이때 가중치 Weight는 아래와 같이 계산한다.

w \cdot 10^{-6{t\over A}} + (1-w)\cdot 10^{-6{t\over B}} = 10^{-6{t\over T}} \\ w \cdot ( 10^{-6{t\over A}} - 10^{-6{t\over B}}) = 10^{-6{t\over T}} - 10^{-6{t\over B}} \\ \ \\ w = {10^{-6{t\over T}} - 10^{-6{t\over B}}\over{10^{-6{t\over A}} - 10^{-6{t\over B}}}}

float CalculateSendReverbInterpolation(const float TargetTime, const float PivotTime, const float OtherTime)
{
    auto DecayOnTargetTime = [TargetTime](const float RT60)
    {
        return FMath::Pow(10, -6 * TargetTime / RT60);
    };
    return (DecayOnTargetTime(TargetTime) - DecayOnTargetTime(OtherTime)) / (DecayOnTargetTime(PivotTime) - DecayOnTargetTime(OtherTime));
}

Spatializer

직접음과 초기 반사음은 Spatializer에서 Tap Delay를 통해 구현하였다. 기존 Tap Delay는 Submix Effector로만 있었기 때문에 직접 만들어 주었다.

**표시된 목록**
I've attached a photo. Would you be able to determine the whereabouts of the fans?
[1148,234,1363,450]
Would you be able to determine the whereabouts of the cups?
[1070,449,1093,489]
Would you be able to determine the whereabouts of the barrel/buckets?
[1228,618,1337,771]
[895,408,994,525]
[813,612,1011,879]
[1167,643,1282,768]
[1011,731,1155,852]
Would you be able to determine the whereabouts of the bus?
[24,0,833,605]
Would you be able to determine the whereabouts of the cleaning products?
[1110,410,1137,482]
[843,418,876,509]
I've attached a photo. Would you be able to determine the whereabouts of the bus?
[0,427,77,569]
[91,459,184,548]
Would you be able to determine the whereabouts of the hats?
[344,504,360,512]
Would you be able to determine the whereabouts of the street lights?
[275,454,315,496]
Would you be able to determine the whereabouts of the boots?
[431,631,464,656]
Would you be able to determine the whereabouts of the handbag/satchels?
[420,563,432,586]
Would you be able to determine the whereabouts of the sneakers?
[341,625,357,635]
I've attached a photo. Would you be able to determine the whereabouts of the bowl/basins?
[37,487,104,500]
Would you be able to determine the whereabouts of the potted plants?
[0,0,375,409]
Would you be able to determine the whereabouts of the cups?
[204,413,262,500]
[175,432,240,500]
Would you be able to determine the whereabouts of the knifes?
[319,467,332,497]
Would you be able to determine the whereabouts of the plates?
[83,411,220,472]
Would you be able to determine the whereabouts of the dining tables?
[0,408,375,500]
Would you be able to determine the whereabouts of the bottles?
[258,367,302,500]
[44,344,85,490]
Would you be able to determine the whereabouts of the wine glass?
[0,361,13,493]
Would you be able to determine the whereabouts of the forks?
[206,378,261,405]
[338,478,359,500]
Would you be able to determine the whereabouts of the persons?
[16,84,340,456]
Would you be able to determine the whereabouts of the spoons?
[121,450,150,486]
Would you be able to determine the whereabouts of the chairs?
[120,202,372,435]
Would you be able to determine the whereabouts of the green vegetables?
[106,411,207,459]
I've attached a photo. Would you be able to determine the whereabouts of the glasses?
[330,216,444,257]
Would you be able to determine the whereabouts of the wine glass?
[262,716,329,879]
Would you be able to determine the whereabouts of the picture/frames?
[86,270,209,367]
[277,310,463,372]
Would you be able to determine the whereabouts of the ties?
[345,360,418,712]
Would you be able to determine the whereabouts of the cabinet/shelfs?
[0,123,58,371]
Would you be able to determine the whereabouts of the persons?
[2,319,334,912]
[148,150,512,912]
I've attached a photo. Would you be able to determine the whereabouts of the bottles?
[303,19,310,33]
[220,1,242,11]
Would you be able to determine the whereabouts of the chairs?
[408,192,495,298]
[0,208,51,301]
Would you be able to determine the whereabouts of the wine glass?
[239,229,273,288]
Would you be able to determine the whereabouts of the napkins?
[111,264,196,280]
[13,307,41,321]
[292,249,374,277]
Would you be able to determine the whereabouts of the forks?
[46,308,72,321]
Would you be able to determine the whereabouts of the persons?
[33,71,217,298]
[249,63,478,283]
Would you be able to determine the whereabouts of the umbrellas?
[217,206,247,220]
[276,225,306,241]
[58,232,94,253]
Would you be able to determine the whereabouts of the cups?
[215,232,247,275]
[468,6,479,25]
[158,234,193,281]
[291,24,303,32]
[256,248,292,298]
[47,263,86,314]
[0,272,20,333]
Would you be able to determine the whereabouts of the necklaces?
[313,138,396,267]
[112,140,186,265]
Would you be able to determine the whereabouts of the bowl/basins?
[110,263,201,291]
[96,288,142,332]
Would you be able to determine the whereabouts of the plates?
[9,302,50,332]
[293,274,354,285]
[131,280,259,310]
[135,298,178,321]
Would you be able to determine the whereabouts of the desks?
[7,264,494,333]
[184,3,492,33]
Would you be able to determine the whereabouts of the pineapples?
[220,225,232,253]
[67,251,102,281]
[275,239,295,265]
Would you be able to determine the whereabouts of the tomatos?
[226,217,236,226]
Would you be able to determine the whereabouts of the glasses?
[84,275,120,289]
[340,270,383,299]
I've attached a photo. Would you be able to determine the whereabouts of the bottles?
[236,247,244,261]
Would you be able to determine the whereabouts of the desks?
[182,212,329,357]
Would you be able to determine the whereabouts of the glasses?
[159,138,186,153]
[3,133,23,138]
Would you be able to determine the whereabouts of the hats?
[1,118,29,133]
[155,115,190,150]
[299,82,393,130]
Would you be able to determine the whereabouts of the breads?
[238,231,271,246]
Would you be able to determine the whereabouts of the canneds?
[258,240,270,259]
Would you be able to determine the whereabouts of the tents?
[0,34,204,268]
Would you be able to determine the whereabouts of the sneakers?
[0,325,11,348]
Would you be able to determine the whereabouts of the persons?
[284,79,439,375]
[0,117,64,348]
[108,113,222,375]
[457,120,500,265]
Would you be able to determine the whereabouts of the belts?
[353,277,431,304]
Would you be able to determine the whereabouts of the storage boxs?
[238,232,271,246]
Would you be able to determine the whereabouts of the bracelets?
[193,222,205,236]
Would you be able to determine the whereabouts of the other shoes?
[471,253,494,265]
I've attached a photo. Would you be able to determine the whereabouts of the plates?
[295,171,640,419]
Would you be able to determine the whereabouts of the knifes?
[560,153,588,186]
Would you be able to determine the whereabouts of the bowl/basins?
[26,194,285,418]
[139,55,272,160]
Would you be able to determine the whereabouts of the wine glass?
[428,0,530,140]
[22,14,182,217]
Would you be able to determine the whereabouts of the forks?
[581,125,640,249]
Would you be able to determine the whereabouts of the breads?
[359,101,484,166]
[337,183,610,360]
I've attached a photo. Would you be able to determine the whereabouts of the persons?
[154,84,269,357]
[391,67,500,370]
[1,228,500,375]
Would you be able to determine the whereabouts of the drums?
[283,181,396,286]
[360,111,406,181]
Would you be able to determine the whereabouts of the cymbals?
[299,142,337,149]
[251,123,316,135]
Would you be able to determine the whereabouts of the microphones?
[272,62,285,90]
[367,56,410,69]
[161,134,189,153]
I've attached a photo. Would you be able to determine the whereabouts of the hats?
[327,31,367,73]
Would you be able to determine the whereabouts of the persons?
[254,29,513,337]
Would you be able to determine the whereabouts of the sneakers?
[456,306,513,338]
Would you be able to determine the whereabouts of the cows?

**과제 안내**
1. 잔향 보간에 관한 원문 발췌에서 "이때 가중치 Weight는"부터 "[TargetTime](const float RT60)"까지, 끝부분도 포함해 그대로 베껴 쓰세요.
2. 목록의 첫 줄부터 "[91,459,184,548]"가 들어 있는 줄까지, 그 줄도 포함해 그대로 적어 두세요.

**정답 풀이**
1.
이때 가중치 Weight는 아래와 같이 계산한다.

w \cdot 10^{-6{t\over A}} + (1-w)\cdot 10^{-6{t\over B}} = 10^{-6{t\over T}} \\ w \cdot ( 10^{-6{t\over A}} - 10^{-6{t\over B}}) = 10^{-6{t\over T}} - 10^{-6{t\over B}} \\ \ \\ w = {10^{-6{t\over T}} - 10^{-6{t\over B}}\over{10^{-6{t\over A}} - 10^{-6{t\over B}}}}

float CalculateSendReverbInterpolation(const float TargetTime, const float PivotTime, const float OtherTime)
{
    auto DecayOnTargetTime = [TargetTime](const float RT60)

2.
I've attached a photo. Would you be able to determine the whereabouts of the fans?
[1148,234,1363,450]
Would you be able to determine the whereabouts of the cups?
[1070,449,1093,489]
Would you be able to determine the whereabouts of the barrel/buckets?
[1228,618,1337,771]
[895,408,994,525]
[813,612,1011,879]
[1167,643,1282,768]
[1011,731,1155,852]
Would you be able to determine the whereabouts of the bus?
[24,0,833,605]
Would you be able to determine the whereabouts of the cleaning products?
[1110,410,1137,482]
[843,418,876,509]
I've attached a photo. Would you be able to determine the whereabouts of the bus?
[0,427,77,569]
[91,459,184,548]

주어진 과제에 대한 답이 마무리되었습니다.